• Text for analysis:
┄┄┄┄┄┄┄┄┄┄┄┄┄┄┄┄┄┄┄┄
Rose Schneiderman born Saven, Russian Poland April 6, 1882 (d. 1979). Labor organizer and social reformer; Socialist and feminist; led labor delegation to Versailles Conference 1919; organized first international trade union women's meeting, D.C.; led "Uprising of 20,000" 1909; established International Ladies Garment Union 1913, International Congress of Working Women.

Quotations

"What the woman who labors wants is the right to live, not simply exist. . . The worker must have bread, but she must have roses, too." (1912, Cleveland; photo amazingwomeninhistory.com)

Inge Scholl

Overview

Inge Scholl born Forchtenberg, Bavaria, Germany August 11, 1917 (d. 1998). Member of White Rose nonviolent resistance to Hitler; arrested but released; postwar leader opposing Pershing nuclear missiles; arrested for protest at Mutlangen 1985.

Quotations

"The meaning and goal of passive resistance is to topple National Socialism, and in this struggle we must not recoil from our course, any action, whatever its nature." (White Rose leaflet, 1943; photo Spartacus Educational)

Sophie Scholl

Overview

Sophie Scholl born Forchtenberg, Bavaria May 9, 1921 (executed 1943). Leader of White Rose nonviolent resistance to Hitler.
┄┄┄┄┄┄┄┄┄┄┄┄┄┄┄┄┄┄┄┄
• Data section:

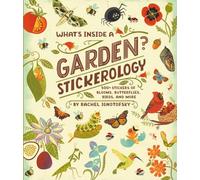 What's Inside a Garden? Stickerology : 500+ Stickers of Blooms, Butterflies, Birds, and More; Stickers for Gardeners, Nature-Lovers, and More; Stickers for Journals, Water Bottles, and Laptops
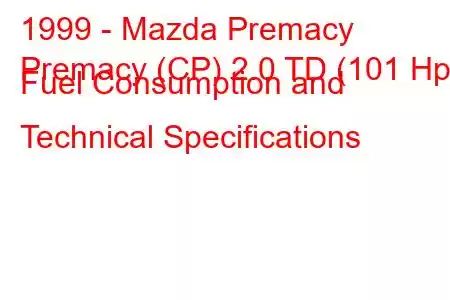 1999 - Mazda Premacy
Premacy (CP) 2.0 TD (101 Hp) Fuel Consumption and Technical Specifications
┄┄┄┄┄┄┄┄┄┄┄┄┄┄┄┄┄┄┄┄
• Actions to take:
1) Decide whether each of the following statements agrees with the profiles of women activists: (a) Rose Schneiderman led the "Uprising of 20,000" in 1909; (b) Inge Scholl was executed in 1943; (c) Inge Scholl and Sophie Scholl were both born in Forchtenberg. For each, answer yes or no and quote the deciding words.
2) Rewrite the part of the profiles of women activists that opens with the words containing "Inge Scholl born" and closes with "resistance to Hitler.", substituting "peaceful" for "nonviolent".
3) Proceed with the profiles of women activists from the point where they stop.

• Answers for the tasks:
1)
(a) Yes: "led "Uprising of 20,000" 1909"
(b) No: "arrested but released"
(c) Yes: "Inge Scholl born Forchtenberg" and "Sophie Scholl born Forchtenberg"

2)
Inge Scholl born Forchtenberg, Bavaria, Germany August 11, 1917 (d. 1998). Member of White Rose peaceful resistance to Hitler; arrested but released; postwar leader opposing Pershing nuclear missiles; arrested for protest at Mutlangen 1985.

Quotations

"The meaning and goal of passive resistance is to topple National Socialism, and in this struggle we must not recoil from our course, any action, whatever its nature." (White Rose leaflet, 1943; photo Spartacus Educational)

Sophie Scholl

Overview

Sophie Scholl born Forchtenberg, Bavaria May 9, 1921 (executed 1943). Leader of White Rose peaceful resistance to Hitler.

3)
Quotations

"I did the best that I could do for my nation. I therefore do not regret my conduct and will bear the consequences that result from my conduct." (Final statement to Nazi court when asked about supporting the troops on the Eastern front; Aretz portrait for 20 pf. stamp, Wikipedia)

Rosika Schwimmer

Overview

Rosika Schwimmer born Budapest September 11, 1877 (d. 1948). Hungarian internationalist and pacifist, feminist and suffragist editor, lecturer; first woman diplomat 1918; founded pacifist Hungarian Feminist Assn. 1904; WILPF founding member 1915; led Women’s Peace Party 1914; cofounder Campaign for World Government 1937; World Peace Prize 1937; nominated for Nobel Prize 1947.

Quotations

"I am an uncompromising pacifist. . . I have no sense of nationalism, only a cosmic consciousness of belonging to the human family." (cited by prosecution in Supreme Court's denial of US citizenship, US v. Schwimmer, 1929; photo Wikipedia)

Giuliana Sgrena

Overview

Giuliana Sgrena born Masera, Piedmont, Italy December 20, 1948. Italian war correspondent in Algeria, Somalia, Iraq, Afghanistan; pacifist opposed Iraq War; kidnapped Baghdad 2005; released, but shot and wounded by US soldiers; Stuttgart Peace Prize 2005.

Quotations

For my whole life, I have fought and written on behalf of the weakest." (BBC, March 5, 2005; photo Wikipedia)

Alexandra Shevchenko

Overview

Alexandra Shevchenko born Khmelnytskyi, Ukraine April 24, 1986. Co-founded FEMEN ("Feminism’s shock troops"), 2008. Arrested five times for bare-breasted protests in Ukraine, Belarus, France, Italy, Germany. Confronted Vladimir Putin and Angela Merkel, Hamburg, 2013; arrested for topless protest, Crimea, 2014.

Quotations

"It was non-violent women protesting against the most dangerous dictator in the world." (The Guardian, April 12, 2013)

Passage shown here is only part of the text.